Не имея ответа, я, как и Аня, не знаю, как воспитывать своего ребенка. Кто возьмется судить и определять: вот мечта, достойная воплощения, а это — бяка, которую следует высмеять и подвергнуть обструкции? Счастлив тот, кто умеет отделять мух от котлет и владеет даром убеждения: вот, дитя мое, противные мухи, а вот — вкусные котлетки. Кушать подано!
* * *Можно сказать, что это был краткий набросок идеи книги, которую я написала более десяти лет спустя. Но в то время я еще не пришла ни к каким определенным выводам о причинах произошедшего в моей жизни, а также между мной и мамой. Тогда еще я думала, что каждая мама любит своего ребенка и желает ему только добра. Какие-то другие крамольные мысли даже не смели появиться в голове.

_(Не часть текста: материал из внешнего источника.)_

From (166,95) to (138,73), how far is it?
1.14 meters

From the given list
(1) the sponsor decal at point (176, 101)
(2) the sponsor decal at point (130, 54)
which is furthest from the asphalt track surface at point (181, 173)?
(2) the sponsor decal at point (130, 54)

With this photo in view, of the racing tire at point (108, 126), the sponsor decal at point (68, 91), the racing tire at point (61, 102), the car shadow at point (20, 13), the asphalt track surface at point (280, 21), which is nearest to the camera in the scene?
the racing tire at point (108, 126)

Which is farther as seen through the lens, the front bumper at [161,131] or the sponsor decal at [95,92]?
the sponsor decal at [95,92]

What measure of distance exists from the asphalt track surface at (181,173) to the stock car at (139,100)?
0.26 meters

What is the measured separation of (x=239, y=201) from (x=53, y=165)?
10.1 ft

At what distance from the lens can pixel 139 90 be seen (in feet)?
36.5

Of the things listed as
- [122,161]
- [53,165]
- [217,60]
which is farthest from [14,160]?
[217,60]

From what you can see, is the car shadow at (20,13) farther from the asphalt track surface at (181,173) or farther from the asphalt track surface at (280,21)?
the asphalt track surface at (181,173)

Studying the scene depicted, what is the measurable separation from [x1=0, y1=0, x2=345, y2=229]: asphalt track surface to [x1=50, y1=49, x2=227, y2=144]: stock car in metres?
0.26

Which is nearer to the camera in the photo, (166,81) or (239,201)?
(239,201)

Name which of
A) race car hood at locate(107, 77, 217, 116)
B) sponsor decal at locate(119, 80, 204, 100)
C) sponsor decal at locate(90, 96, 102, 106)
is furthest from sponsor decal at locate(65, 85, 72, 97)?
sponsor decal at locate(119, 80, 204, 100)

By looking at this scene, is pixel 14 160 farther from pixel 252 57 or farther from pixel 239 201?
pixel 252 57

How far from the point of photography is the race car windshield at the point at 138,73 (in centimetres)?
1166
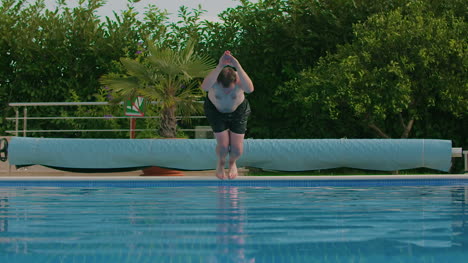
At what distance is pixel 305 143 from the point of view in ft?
30.2

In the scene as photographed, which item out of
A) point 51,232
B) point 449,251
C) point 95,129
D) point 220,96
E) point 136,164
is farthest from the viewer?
point 95,129

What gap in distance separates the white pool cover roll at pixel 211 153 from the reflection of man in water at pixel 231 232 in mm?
2878

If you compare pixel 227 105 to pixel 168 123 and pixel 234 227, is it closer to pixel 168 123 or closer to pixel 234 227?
pixel 168 123

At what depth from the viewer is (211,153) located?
9.05 metres

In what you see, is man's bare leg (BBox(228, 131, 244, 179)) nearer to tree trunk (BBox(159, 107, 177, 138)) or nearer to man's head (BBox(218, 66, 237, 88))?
man's head (BBox(218, 66, 237, 88))

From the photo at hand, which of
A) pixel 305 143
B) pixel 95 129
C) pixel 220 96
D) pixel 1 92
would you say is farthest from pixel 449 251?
pixel 1 92

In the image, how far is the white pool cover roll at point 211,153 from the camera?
29.7 ft

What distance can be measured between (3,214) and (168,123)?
495 centimetres

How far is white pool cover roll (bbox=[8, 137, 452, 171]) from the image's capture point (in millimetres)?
9055

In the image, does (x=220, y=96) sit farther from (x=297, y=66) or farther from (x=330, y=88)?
(x=297, y=66)

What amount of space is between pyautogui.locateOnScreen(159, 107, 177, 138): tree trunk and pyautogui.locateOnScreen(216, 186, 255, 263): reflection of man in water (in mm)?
3521

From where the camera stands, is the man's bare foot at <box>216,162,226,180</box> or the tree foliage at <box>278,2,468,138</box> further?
the tree foliage at <box>278,2,468,138</box>

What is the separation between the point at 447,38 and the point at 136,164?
589 cm

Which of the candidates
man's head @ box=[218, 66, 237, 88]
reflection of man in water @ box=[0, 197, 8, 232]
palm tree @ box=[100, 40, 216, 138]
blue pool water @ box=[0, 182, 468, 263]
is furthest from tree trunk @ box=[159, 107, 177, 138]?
reflection of man in water @ box=[0, 197, 8, 232]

В этой статье нет ни одного выдуманного эпизода. И даже диалоги с мамой почти слово в слово, как в реальности. Единственное… Я никогда не мучила и не дергала свою дочь. Сомнения в правильности моего материнского поведения одолевали меня, но совершенно по другому поводу: меня пугало, нельзя ли расценить мой принцип отношения к ней (лишь бы была счастлива и спокойна), как равнодушие? Ведь вот как мама билась со мной, кричала на меня, оскорбляла, даже унижала! Ведь от большой любви, не так ли? А я не могу так с дочкой, мне ее жалко… Может, я некудышная мамаша?

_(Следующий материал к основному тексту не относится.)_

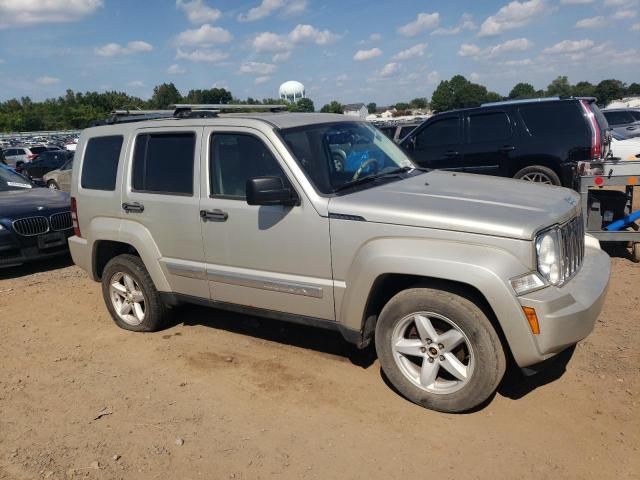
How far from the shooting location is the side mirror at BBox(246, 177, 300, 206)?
12.0 feet

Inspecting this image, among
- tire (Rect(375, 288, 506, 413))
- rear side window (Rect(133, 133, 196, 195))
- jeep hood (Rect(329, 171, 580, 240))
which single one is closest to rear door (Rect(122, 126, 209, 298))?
rear side window (Rect(133, 133, 196, 195))

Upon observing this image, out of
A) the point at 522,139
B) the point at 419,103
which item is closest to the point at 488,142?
the point at 522,139

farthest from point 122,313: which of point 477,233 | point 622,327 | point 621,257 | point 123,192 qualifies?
point 621,257

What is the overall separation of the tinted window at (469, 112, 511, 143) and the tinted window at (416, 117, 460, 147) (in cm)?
29

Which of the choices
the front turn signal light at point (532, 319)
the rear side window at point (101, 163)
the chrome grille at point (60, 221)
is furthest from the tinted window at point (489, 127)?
the chrome grille at point (60, 221)

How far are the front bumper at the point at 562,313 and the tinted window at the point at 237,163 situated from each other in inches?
78.0

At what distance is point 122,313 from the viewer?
539cm

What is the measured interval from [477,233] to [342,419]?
4.92ft

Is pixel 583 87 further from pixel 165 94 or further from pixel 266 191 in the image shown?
pixel 266 191

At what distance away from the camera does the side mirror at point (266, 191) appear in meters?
3.67

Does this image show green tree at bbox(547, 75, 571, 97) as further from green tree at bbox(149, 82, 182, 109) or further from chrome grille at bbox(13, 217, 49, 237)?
chrome grille at bbox(13, 217, 49, 237)

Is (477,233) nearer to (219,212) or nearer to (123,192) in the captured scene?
(219,212)

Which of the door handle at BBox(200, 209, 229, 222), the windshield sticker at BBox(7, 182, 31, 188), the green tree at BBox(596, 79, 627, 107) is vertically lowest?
the door handle at BBox(200, 209, 229, 222)

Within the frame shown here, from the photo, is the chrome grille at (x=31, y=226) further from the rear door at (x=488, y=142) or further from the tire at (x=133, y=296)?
the rear door at (x=488, y=142)
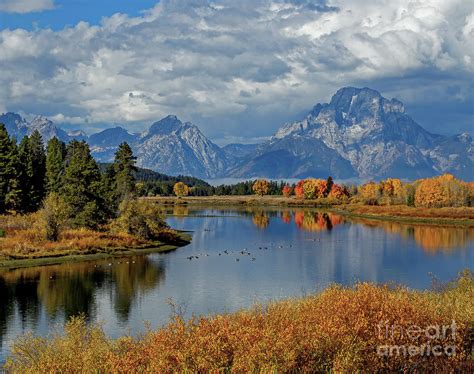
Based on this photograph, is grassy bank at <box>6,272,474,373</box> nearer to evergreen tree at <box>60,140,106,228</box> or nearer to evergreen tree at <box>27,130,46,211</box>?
evergreen tree at <box>60,140,106,228</box>

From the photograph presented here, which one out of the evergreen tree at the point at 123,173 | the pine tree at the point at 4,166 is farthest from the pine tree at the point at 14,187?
the evergreen tree at the point at 123,173

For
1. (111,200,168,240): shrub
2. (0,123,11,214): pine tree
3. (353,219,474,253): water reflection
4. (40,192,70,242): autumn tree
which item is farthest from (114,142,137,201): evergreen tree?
(353,219,474,253): water reflection

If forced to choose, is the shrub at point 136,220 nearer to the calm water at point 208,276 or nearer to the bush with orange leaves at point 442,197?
the calm water at point 208,276

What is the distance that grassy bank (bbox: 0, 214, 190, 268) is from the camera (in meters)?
67.9

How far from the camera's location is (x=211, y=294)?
5056 centimetres

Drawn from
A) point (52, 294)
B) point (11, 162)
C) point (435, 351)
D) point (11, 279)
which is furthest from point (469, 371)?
point (11, 162)

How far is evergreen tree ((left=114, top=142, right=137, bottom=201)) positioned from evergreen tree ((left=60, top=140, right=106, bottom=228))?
947cm

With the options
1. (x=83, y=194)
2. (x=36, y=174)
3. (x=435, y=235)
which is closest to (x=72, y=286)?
(x=83, y=194)

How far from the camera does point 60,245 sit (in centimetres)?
7381

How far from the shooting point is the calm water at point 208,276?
143 ft

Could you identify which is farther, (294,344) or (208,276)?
(208,276)

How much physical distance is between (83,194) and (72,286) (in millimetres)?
36930

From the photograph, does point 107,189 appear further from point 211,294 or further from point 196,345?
point 196,345

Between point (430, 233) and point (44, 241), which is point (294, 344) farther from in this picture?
point (430, 233)
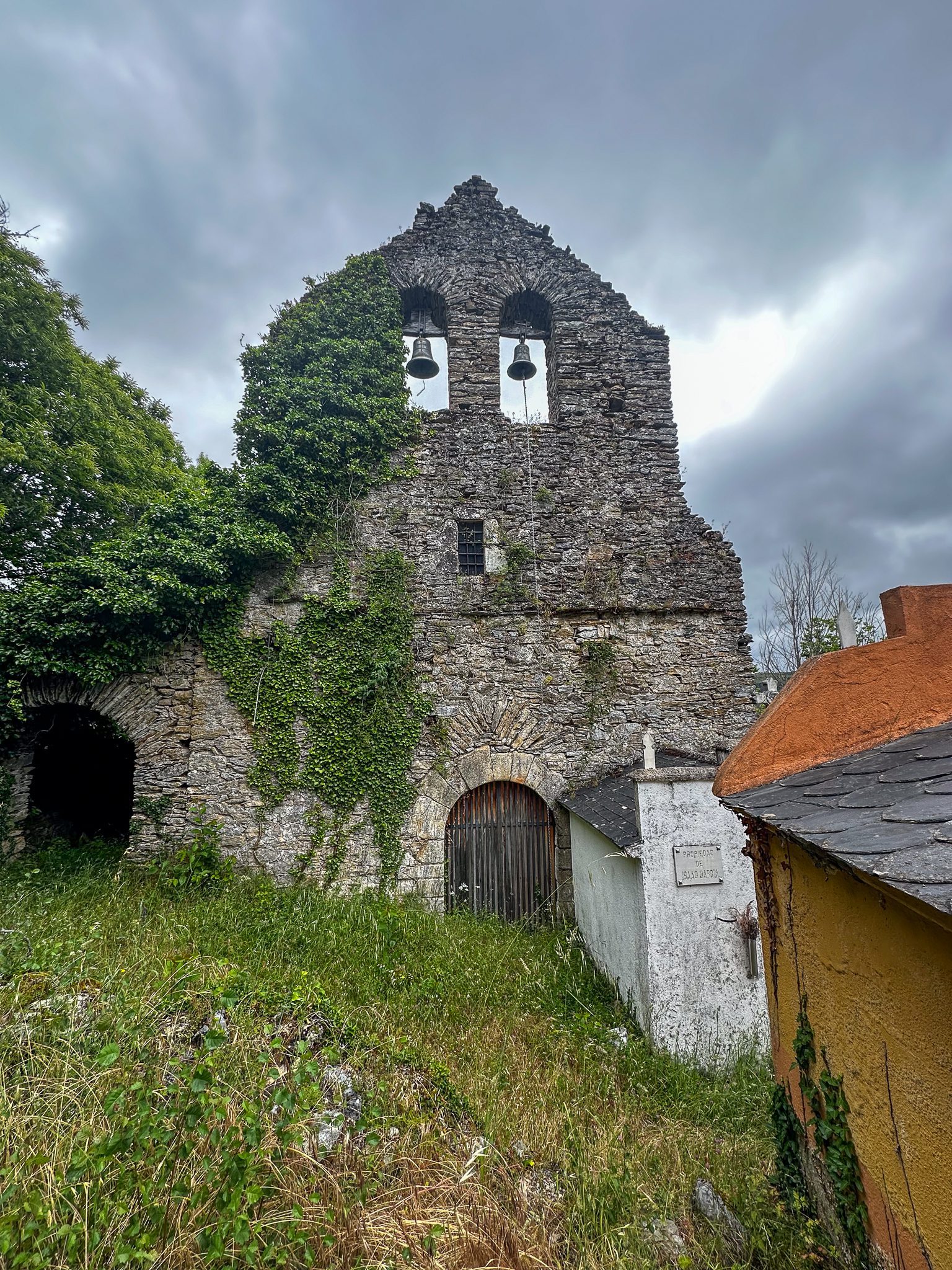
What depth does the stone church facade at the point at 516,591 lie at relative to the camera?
693 centimetres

Это были не самые главные и не самые мучительные мысли. Видимо, тогда я еще не совсем понимала это, но отношения с матерью уже были моей огромной, рваной, незаживающей раной, боль от которой накладывала отпечаток на всю мою жизнь, на любые отношения с людьми и даже на мои мысли и чувства. Мы с матерью все больше отдалялись друг от друга, все хуже я ее понимала, все реже с ней соглашалась. Я не могла сообразить, что происходит в принципе, но главное — что происходит с моими чувствами? Будто я меньше стала ее любить! Я пугалась этого, мучилась диким чувством вины, будучи уверенной в том, что предавать материнскую любовь — самое последнее дело. Я не знала, что моя ошибка в изначальном посыле: предавать «материнскую любовь». А ее не было вовсе…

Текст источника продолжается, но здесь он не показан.